Backfiring in the intake is a dead giveaway that you're lean
I still think that you're going lean in that area causing a misfire which is preventing it from showing up on the O2's. How much boost are you seeing in that range? What ratio FMU are you running?
No doubt it is lean. Why? My theory is the fuel octane is too low causing a rapid uncontrolled burn under boost, in turn letting a whole bunch of oxygen left over to come out the tail pipe. Cause of rapid burn would take too many posts to explore. Lets just assume that is what is happening. The afr in the tail pipe is also reading a "corrected" catalyzied exhaust so keep that in mind while tuning from the tail pipe. A five gas anylizer would show how much oxygen is coming out. Make sure if you have an air pump to "pinch off" the air hoses to stop o2 from entering the exhaust system. In any case, try the fuel, I just destroyed my 700r4 on a hot run last night, car has too much power. The 114 fixed my problem. It took 10 minutes and $20.00 in fuel. If I am wrong you really haven't lost. It is the absolute easiest thing to try. I do plan to lower my CR to 8.5:1 with my new 383 combo.

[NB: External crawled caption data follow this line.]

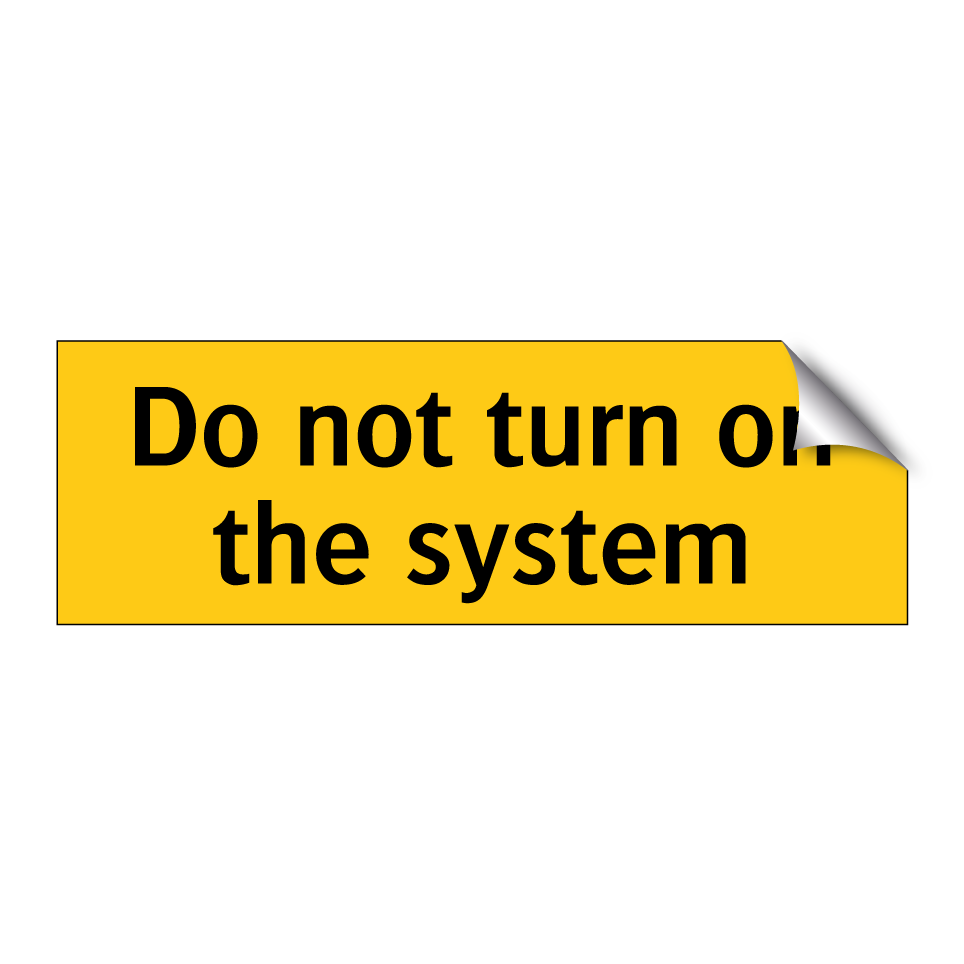 Do not turn on the system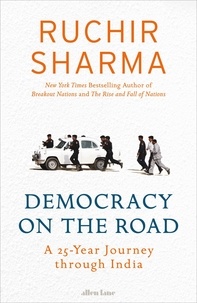 Ruchir Sharma - Democracy on the Road.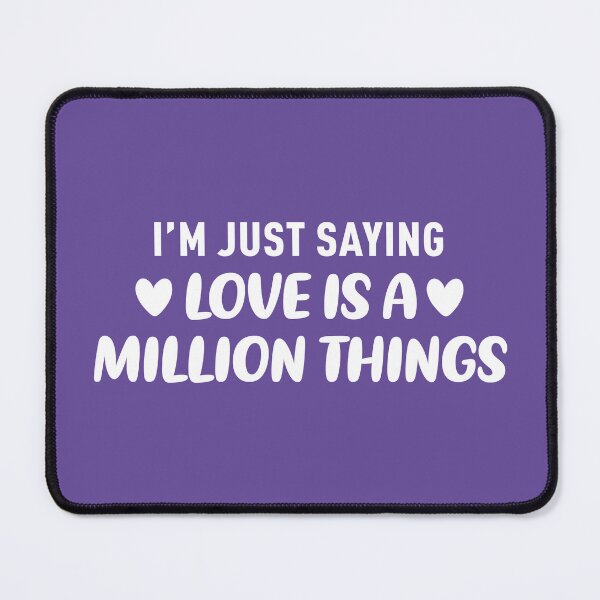 Item preview, I'm Just Saying Love is a Million Things (Purple BG) designed and sold by FilipeFerreira.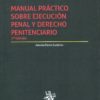 Manual práctico sobre ejecución penal y Derecho Penitenciario -0
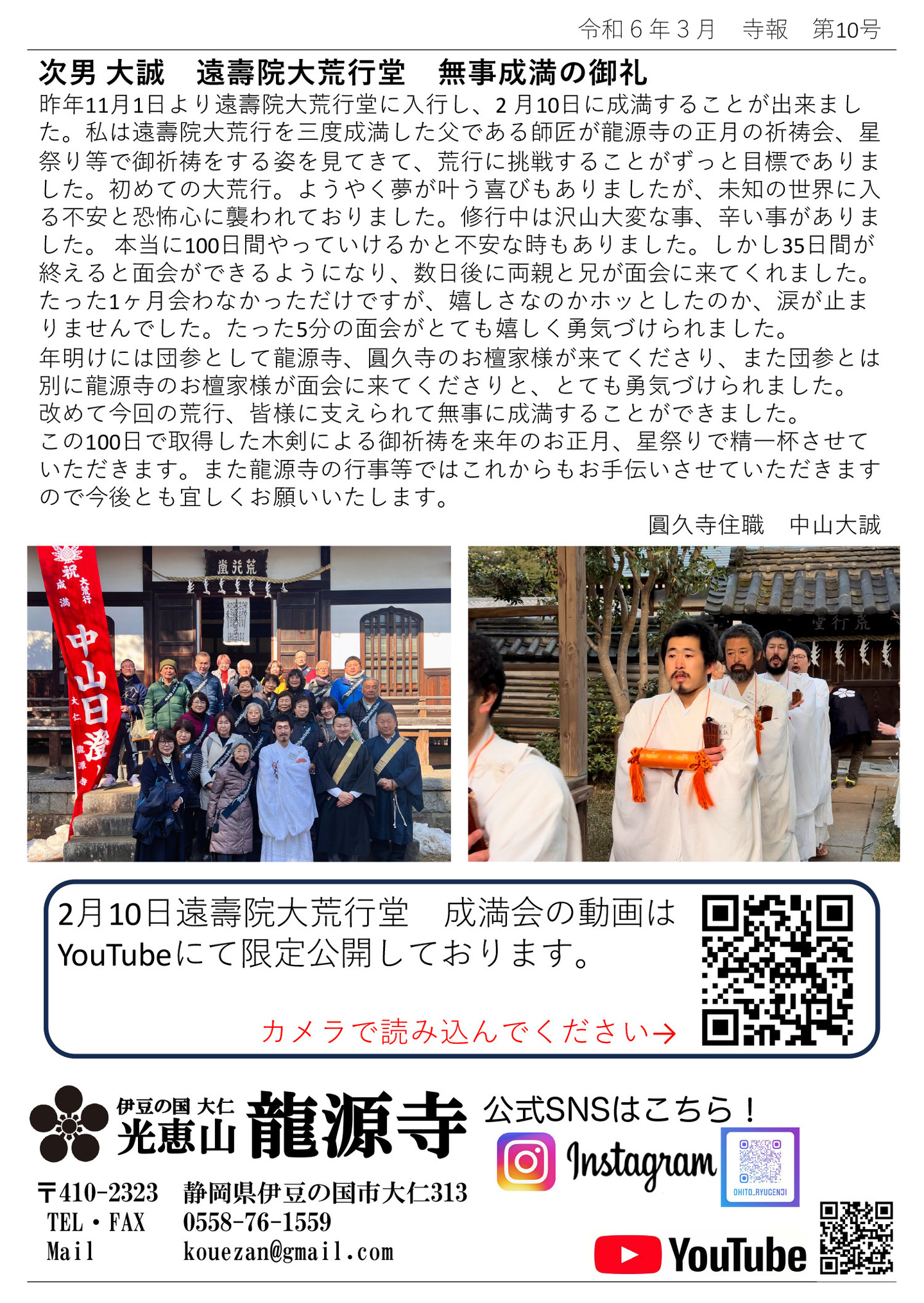 次男 大誠 遠壽院大荒行堂 無事成満の御礼 昨年11月1日より遠壽院大荒行堂に入行し、2 月10日に成満することが出来ました。 私は遠壽院大荒行を三度成満した父である師匠が龍源寺の正月の祈祷会、星祭り等で御祈祷をする姿を見てきて、荒行に挑戦することがずっと目標でありました。 初めての大荒行。ようやく夢が叶う喜びもありましたが、未知の世界に入る不安と恐怖心に襲われておりました。 修行中は沢山大変な事、辛い事がありました。 本当に100日間やっていけるかと不安な時もありました。 しかし35日間が終えると面会ができるようになり、数日後に両親と兄が面会に来てくれました。 たった1ヶ月会わなかっただけですが、嬉しさなのかホッとしたのか、涙が止まりませんでした。 たった5分の面会がとても嬉しく勇気づけられました。 年明けには団参として龍源寺、圓久寺のお檀家様が来てくださり、また団参とは別に龍源寺のお檀家様が面会に来てくださりと、とても勇気づけられました。 改めて今回の荒行、皆様に支えられて無事に成満することができました。 この100日で取得した木剣による御祈祷を来年のお正月、星祭りで精一杯させていただきます。 また龍源寺の行事等ではこれからもお手伝いさせていただきますので今後とも宜しくお願いいたします。 圓久寺住職 中山大誠 2月10日遠壽院大荒行堂 成満会の動画はYouTubeにて限定公開しております。 伊豆の国 大仁 光恵山 龍源寺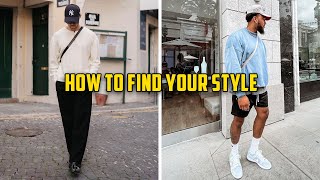 HOW TO FIND YOUR STYLE (MEN'S FASHION 2022)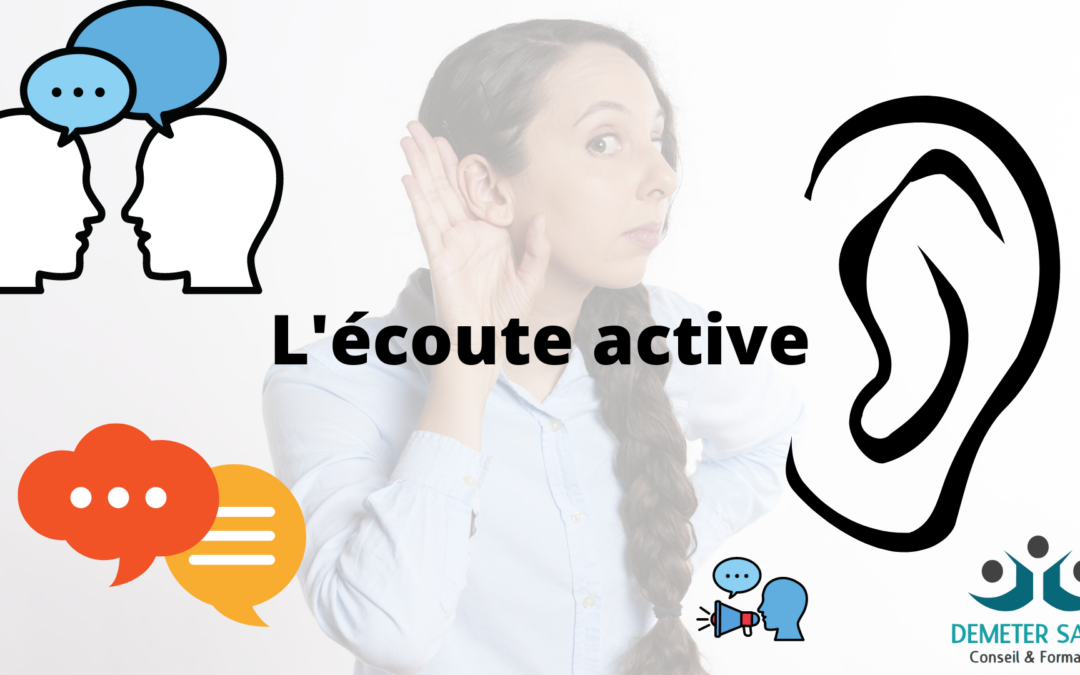 L’écoute active : communiquer efficacement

One more thought, We usually think lean causing misfire. It is possible that misfire looks like lean on o2's & afr, if you don't burn the fuel, you don't use the air, looks like lean, but lean isn't the cause, remember 14 parts air to one part fuel, if you don't use the one part fuel, you still have 14 parts air left over. (14:1 as example only). Misfire is the cause. Just a thought. Try the fuel!